With youth unemployment figures at their highest level in 17 years, the Government faces a monumental challenge in getting people back to work. In addressing that crisis, it has chosen to import the same model of ‘Workfare’ attempted previously in the United States. Before setting up the array of schemes that Public Interest Lawyers is now challenging, the Department for Work and Pensions commissioned expert research that examined Workfare in the USA, Canada and Australia. Two of its main conclusions ought to have put the brakes on the political temptation to get the proles working, pay or no pay:
‘There is little evidence that workfare increases the likelihood of finding work. It can even reduce employment chances by limiting the time available for job search and by failing to provide the skills and experience valued by employers’; and ‘Workfare is least effective in getting people into jobs in weak labour markets where unemployment is high.’

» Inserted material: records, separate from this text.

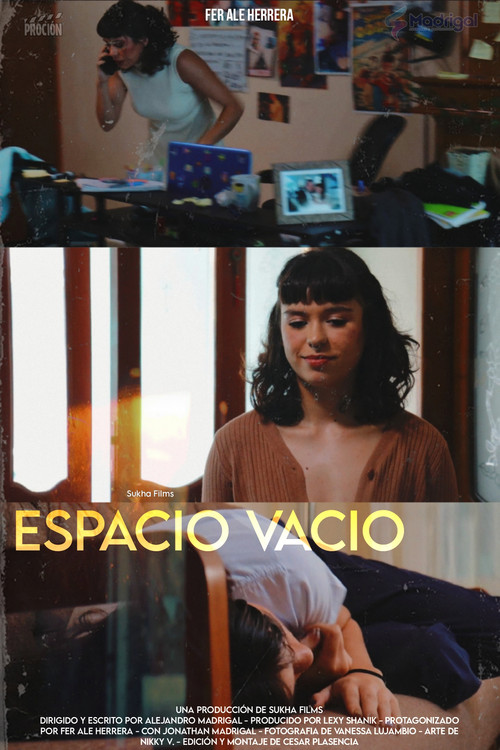 Espacio Vacio poster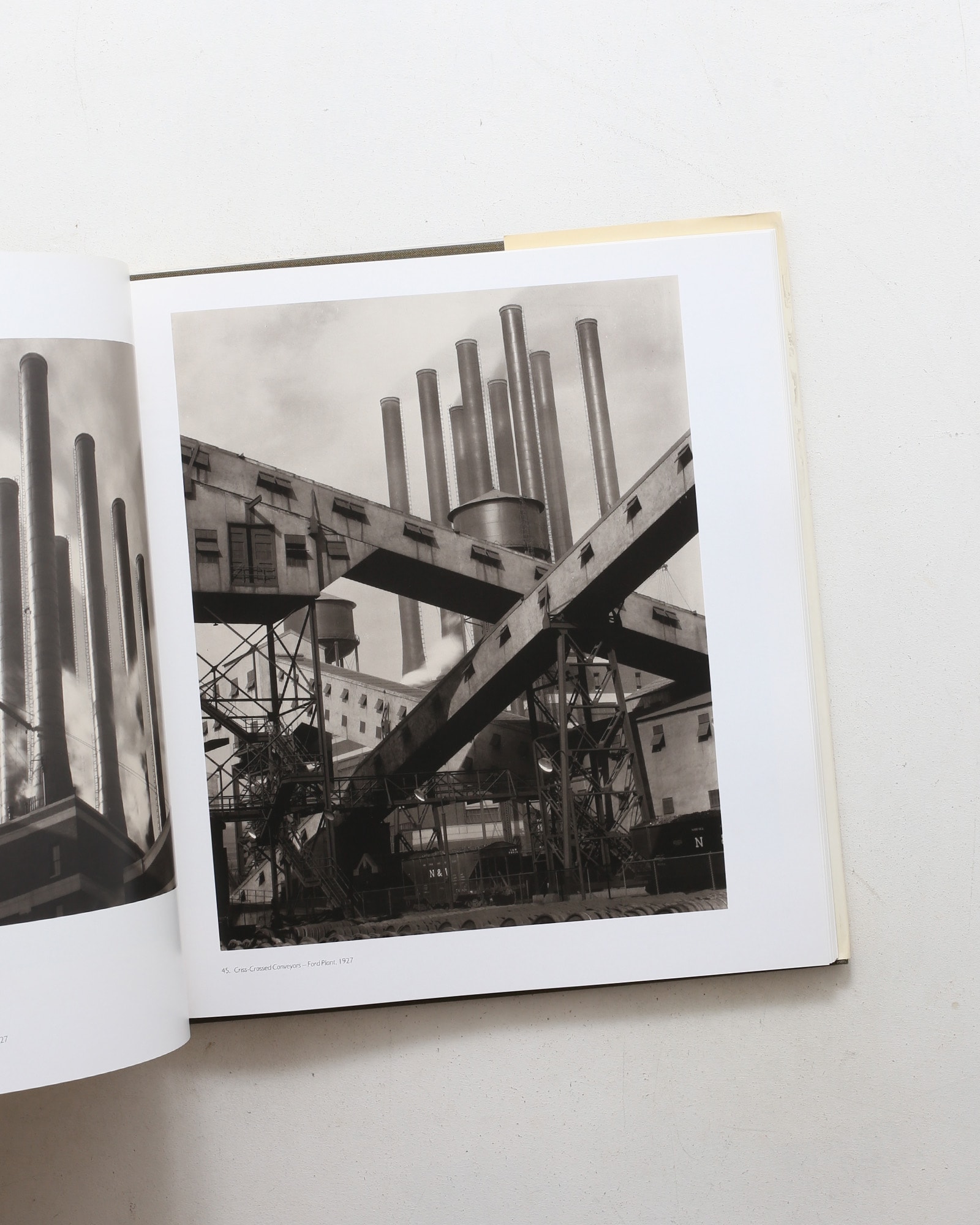Charles Sheeler: The Photographs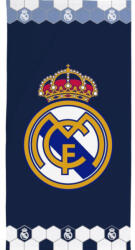  Real Madrid Royal Blue fürdőlepedő, strand törölköző 70x140cm (Fast Dry) (FML380580) - ostore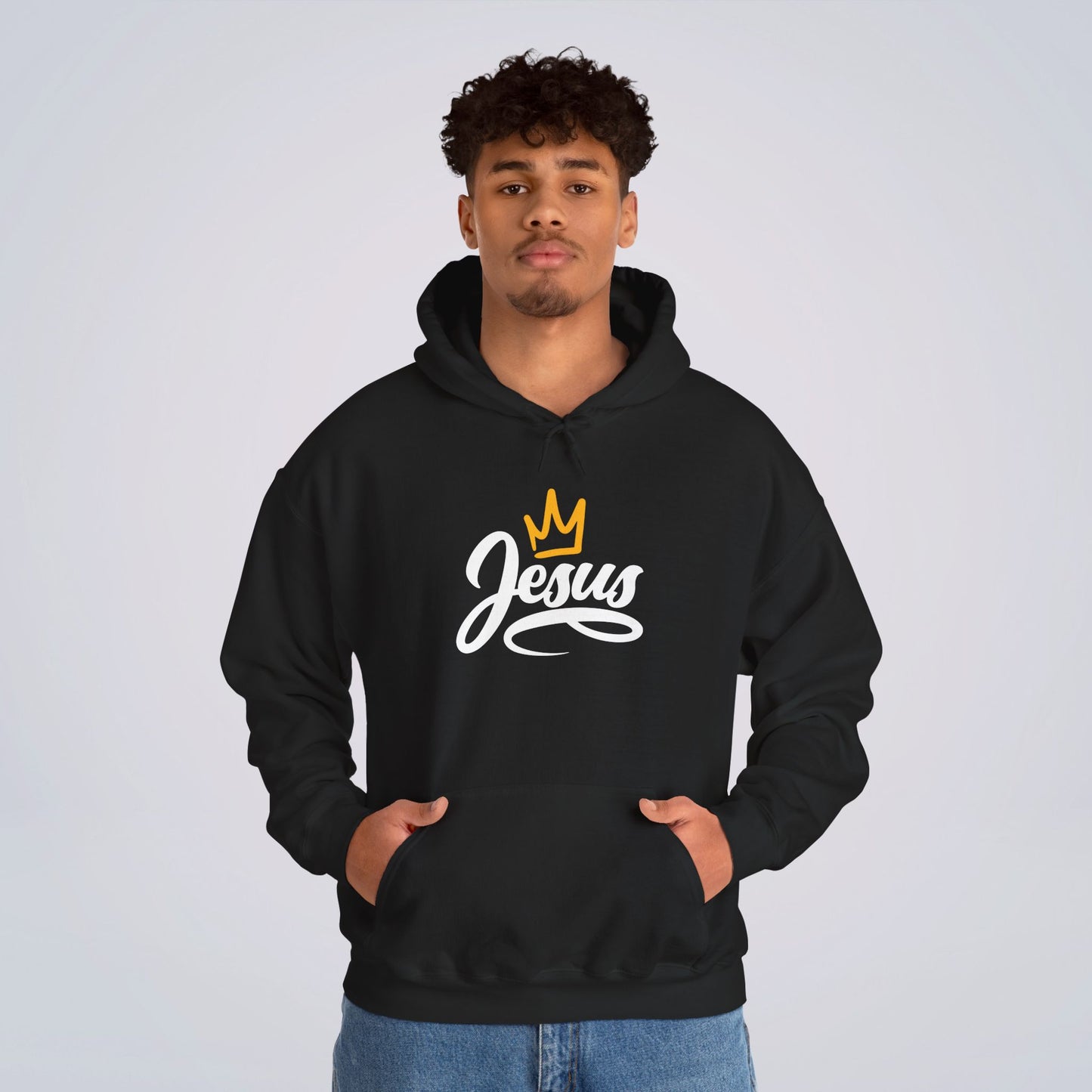 JESUS HOODIE III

Yet, the Secretary of State for Work and Pensions has created the UK’s own Workfare programme in the weakest labour market since 1996, without the required prescription of what the schemes entail or those to whom they apply, either within the Regulations or any published policy. As such, he has arguably exceeded his powers under the Jobseekers Act 1995, granting near omnipotence to the Jobcentre Plus adviser, who is henceforth empowered to determine what is good for the Jobseeker, even if it means what is arguably ‘forced or compulsory labour’ under the European Convention on Human Rights.
Notwithstanding the lack of clear criteria or guidance, what we do know is that these schemes are not for the maligned ‘somethingfor- nothing’ generation of unemployed not complying with their jobseeking conditions – the DWP is clear that such individuals must continue to receive the appropriate sanction of JSA withdrawal and are ineligible for these schemes. Yet, no one seems to have told the Employment Minister this: ‘It is a nonsense to suggest we should just be leaving them on benefits without making a real effort to find work.’
In fact, Cait would welcome paid work at Poundland or anywhere else that would afford her the luxury of living off more than £53 per week. Her experience, however, suggests that coercive schemes that require people to carry out work over which they have no choice and for which they are not remunerated is unlikely to bring an end to their unemployment.
Cait Reilly hopes to make the Government think again and work with young unemployed people, who perhaps ought to be seen as victims rather than culprits of the financial crisis. An approach that instead empowers and equips them, tailored to draw upon their skills and plug their skills gaps, might ensure that they not only enter the paid job market but stay there.